### ASSIGNMENT:
Reproduce the lecture announcement below in its entirety, word for word.

### DOCUMENT PASSAGE:
• • • • • • •

UNE Center for Global Humanities presents 'How Texas Changed Sport in America'

The state of Texas isn't exactly known for progressive politics or for leading in the movements to create greater opportunities for women or minorities in the United States. In fact, the middle decades of the last century conjure memories of a Texas entrenched in conservative politics and adhering to the racial hierarchy of the Jim Crow South. And yet, Texas was a leading force of change in the sport industry during this time, ushering in important changes that opened the landscape to women and minorities nationwide.

So will argue scholar Frank Andre Guridy in a lecture at the University of New England Center for Global Humanities when he presents "How Texas Changed Sport in America" on Monday, April 25, at 6 p.m. at Innovation Hall at UNE's Portland Campus.

Frank Andre Guridy is an award-winning historian and a professor of History and African American and African Diaspora Studies at Columbia University. His recent book, "The Sports Revolution: How Texas Changed the Culture of American Athletics," was published by the University of Texas Press in 2021. His first book, "Forging Diaspora: Afro-Cubans and African Americans in a World of Empire and Jim Crow," won the Elsa Goveia Book Prize from the Association of Caribbean Historians and the Wesley-Logan Book Prize, conferred by the American Historical Association. He has written and lectured widely on sports and social justice and has received a number of fellowships and awards throughout his career, including the Scholar in Residence Fellowship at the Schomburg Center for Research in Black Culture, the Regents' Outstanding Teaching Award from the University of Texas at Austin, the Ray A. Billington Professorship in American History at Occidental College and the Huntington Library, and the Mark Van Doren Award for Teaching at Columbia.

• • • • • • •

### INPUT DATA:
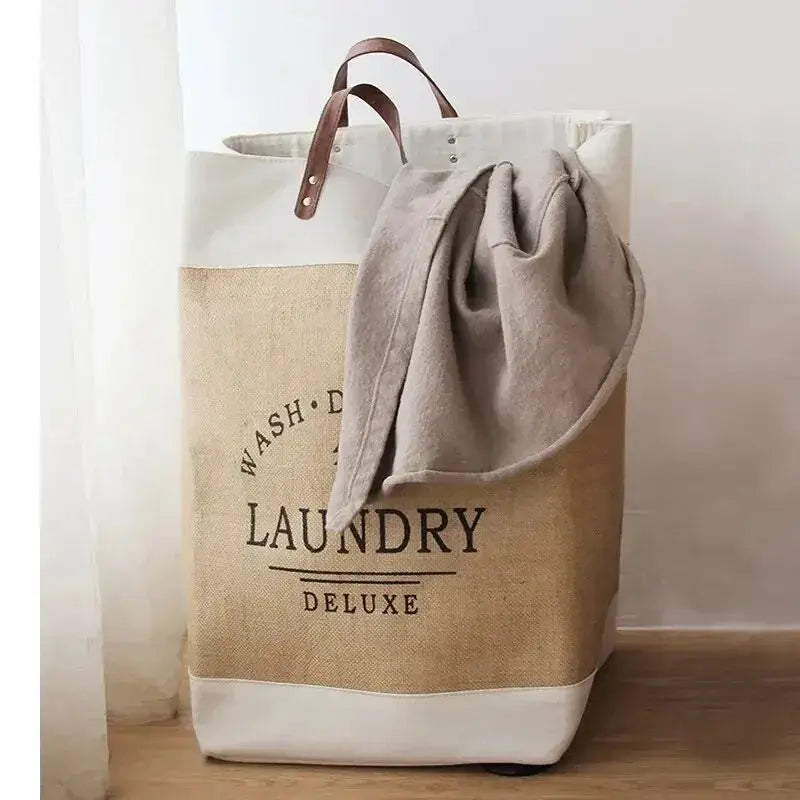 FoldEase Cotton Laundry Basket
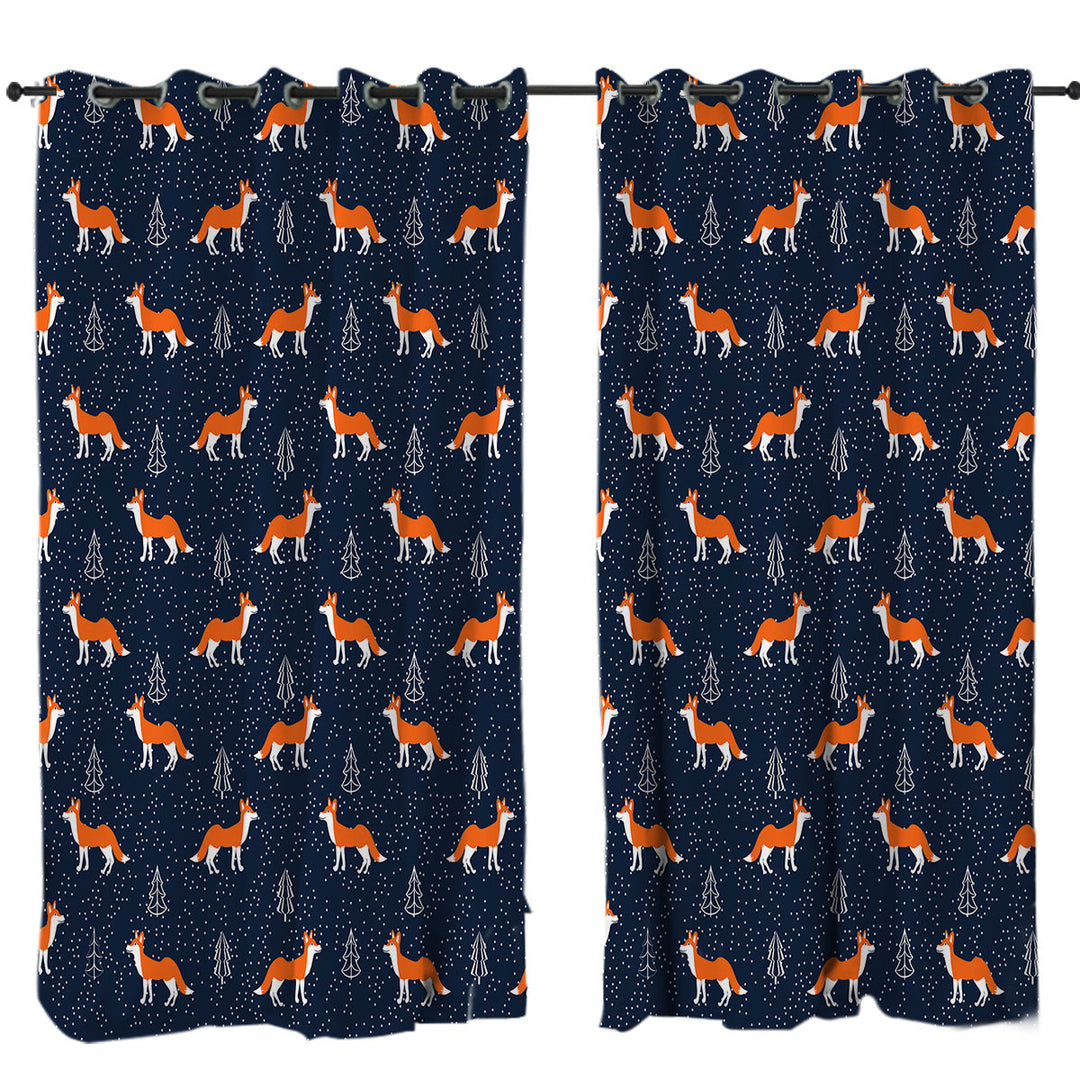Winter Fox Pattern Drapes for Living Room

• • • • • • •

### YOUR RESPONSE:
UNE Center for Global Humanities presents 'How Texas Changed Sport in America'

The state of Texas isn't exactly known for progressive politics or for leading in the movements to create greater opportunities for women or minorities in the United States. In fact, the middle decades of the last century conjure memories of a Texas entrenched in conservative politics and adhering to the racial hierarchy of the Jim Crow South. And yet, Texas was a leading force of change in the sport industry during this time, ushering in important changes that opened the landscape to women and minorities nationwide.

So will argue scholar Frank Andre Guridy in a lecture at the University of New England Center for Global Humanities when he presents "How Texas Changed Sport in America" on Monday, April 25, at 6 p.m. at Innovation Hall at UNE's Portland Campus.

Frank Andre Guridy is an award-winning historian and a professor of History and African American and African Diaspora Studies at Columbia University. His recent book, "The Sports Revolution: How Texas Changed the Culture of American Athletics," was published by the University of Texas Press in 2021. His first book, "Forging Diaspora: Afro-Cubans and African Americans in a World of Empire and Jim Crow," won the Elsa Goveia Book Prize from the Association of Caribbean Historians and the Wesley-Logan Book Prize, conferred by the American Historical Association. He has written and lectured widely on sports and social justice and has received a number of fellowships and awards throughout his career, including the Scholar in Residence Fellowship at the Schomburg Center for Research in Black Culture, the Regents' Outstanding Teaching Award from the University of Texas at Austin, the Ray A. Billington Professorship in American History at Occidental College and the Huntington Library, and the Mark Van Doren Award for Teaching at Columbia.